Without the subsidies supported by the payroll fees Mr. DiMasi argued many people would not be able to afford the mandate to purchase insurance. That mandate, supported by Mr. Romney, would require all individuals who do not have employer-assisted health care or qualify for the state and federally funded MassHealth program to purchase insurance starting Jan. 1, 2007.
A state clearinghouse would offer subsidized plans on a sliding scale that would provide comprehensive health plans for as little as $161 per month for an adult couple with two children earning $48,500 or $81 for an individual earning $24,000. The legislation would require all residents to verify their health insurance plan on state income tax returns, which would be checked against lists compiled from health insurance companies.

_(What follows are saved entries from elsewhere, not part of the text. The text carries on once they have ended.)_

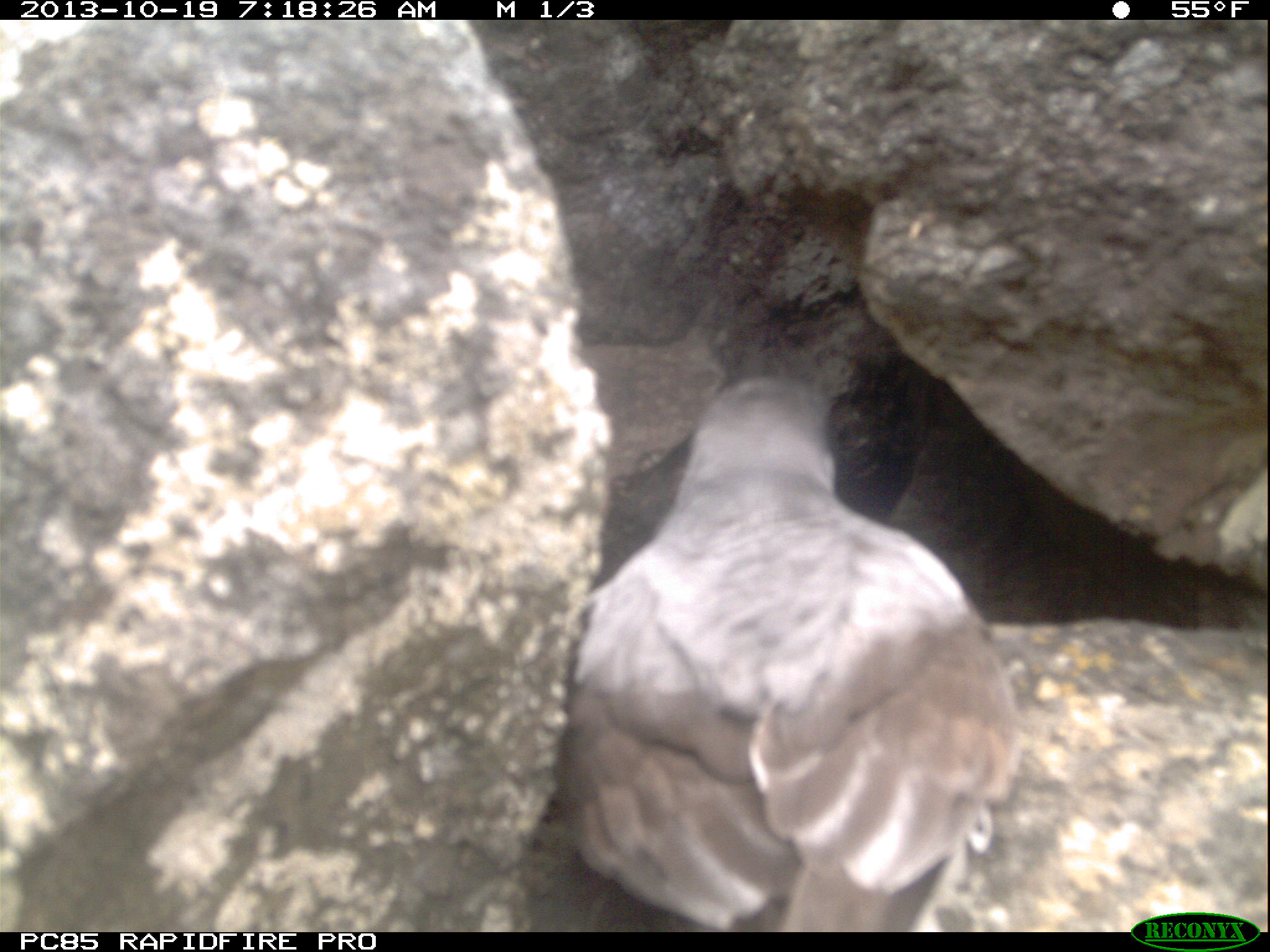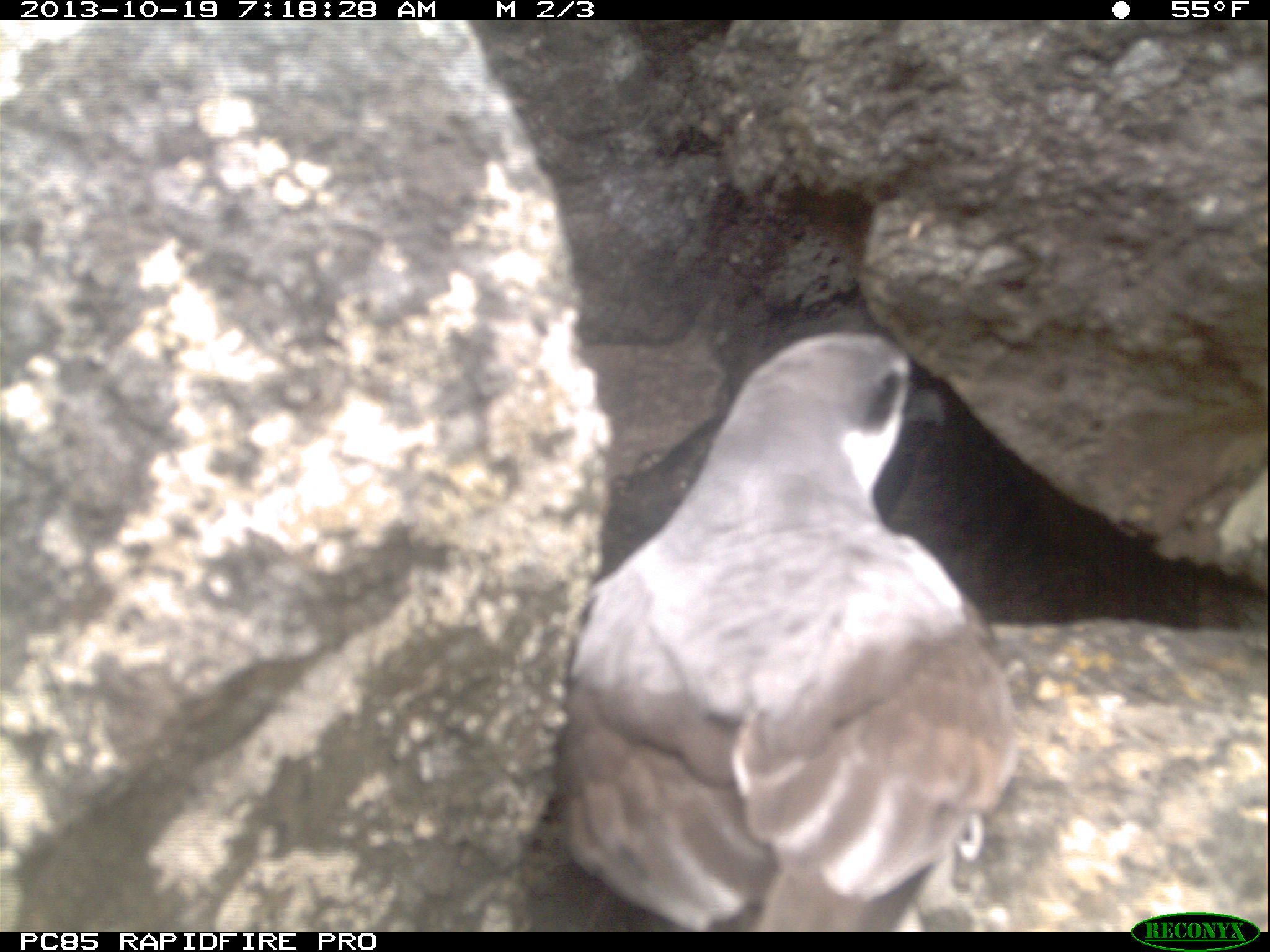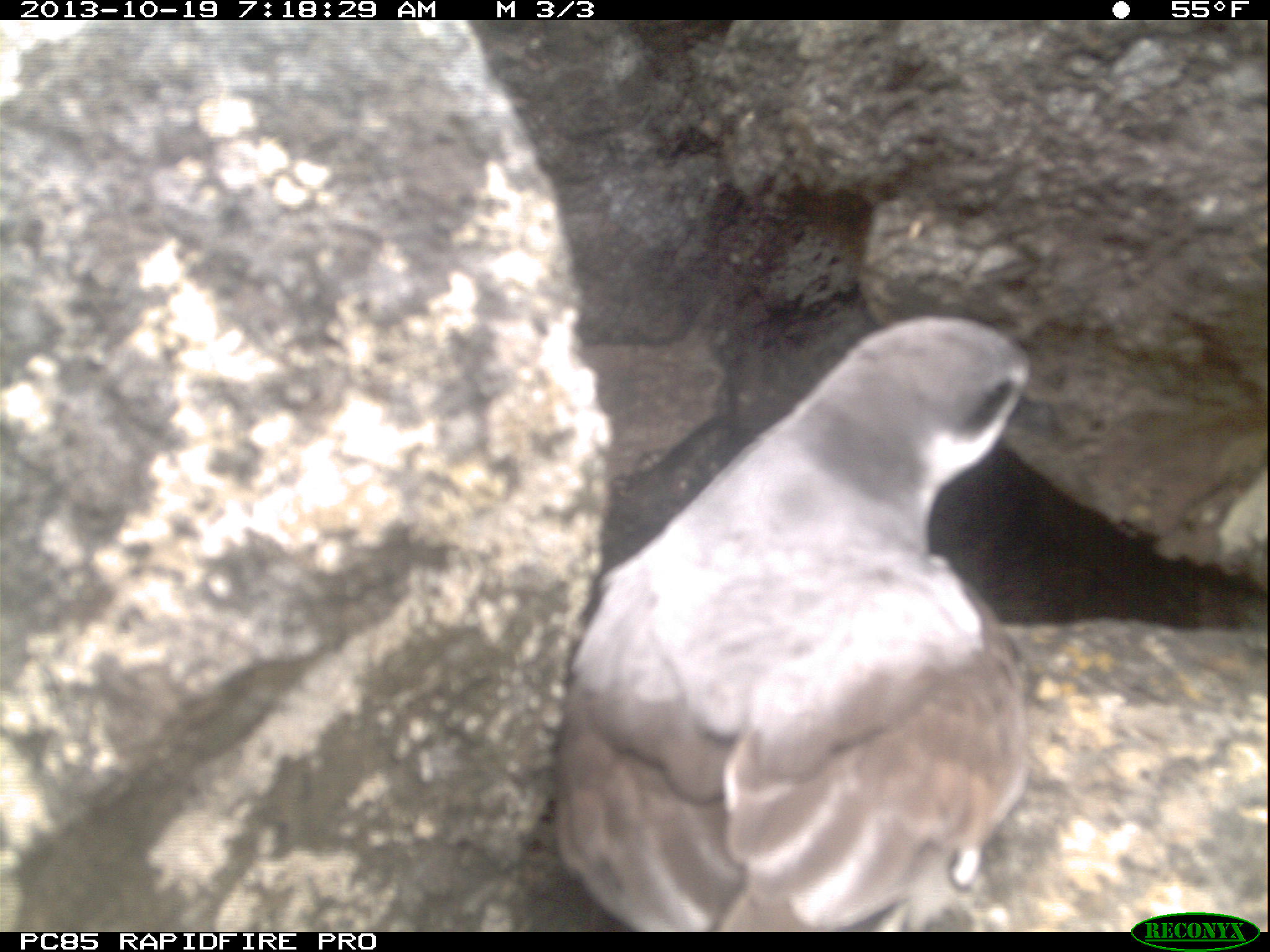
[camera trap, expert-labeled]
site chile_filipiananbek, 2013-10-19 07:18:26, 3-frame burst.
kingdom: Animalia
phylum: Chordata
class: Aves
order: Procellariiformes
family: Procellariidae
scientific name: Procellariidae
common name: petrel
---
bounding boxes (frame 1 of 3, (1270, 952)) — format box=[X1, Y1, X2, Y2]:
petrel: box=[541, 369, 1034, 930]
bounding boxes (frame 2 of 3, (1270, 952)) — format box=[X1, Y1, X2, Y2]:
petrel: box=[539, 325, 1030, 932]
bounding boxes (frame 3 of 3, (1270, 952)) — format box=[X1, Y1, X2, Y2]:
petrel: box=[541, 314, 1076, 933]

Failure to carry insurance would result in a penalty against the individual equal to half the cost of an insurance plan, and failure to pay those penalties within 60 days would result in the state notifying the Registry of Motor Vehicles not to renew that person's driver's license and car registration. The House plan calls for an estimated 205,000 people currently without insurance to be brought under the MassHealth program, by raising the income guidelines to 200 percent of the federal poverty level for adults with children and 300 percent for children. Another 220,000 currently without insurance are expected to become insured through small group and individual plans that would be available through changes in the law to allow payment using pretax payroll deductions.
Another 163,000 people are expected to qualify for the subsidized insurance plans that would be administered by a state insurance office. Republican House leader Bradley H. Jones of North Reading said there was bipartisan agreement for the individual mandate provisions and expansion of state and federally funded MassHealth programs. But he insisted the state's businesses were in no shape to shoulder more insurance fees. "Don't add a huge new tax to an already struggling Commonwealth," Mr. Jones said, asking the House to drop the payroll assessment portion of the bill.
Rep. George N. Peterson, R-Grafton, said the money being spent in the health care system today is more than enough to "cover health insurance for all of us ... without a $650 million tax on businesses." State Rep. Robert P. Spellane, D-Worcester, said that without the payroll assessments, "employers who choose not to provide insurance are getting away with a free ride." With changes adopted to provide credit from the payroll assessments for firms with seasonal workers and employees covered by insurance from spouses and parents, he said, companies that contribute to employee health plans "won't be affected."
"Employers will have a decision to make," he said. "Do you want to pay the fee or provide insurance?" Mr. Spellane questioned the governor's claim that universal coverage could be accomplished without additional spending.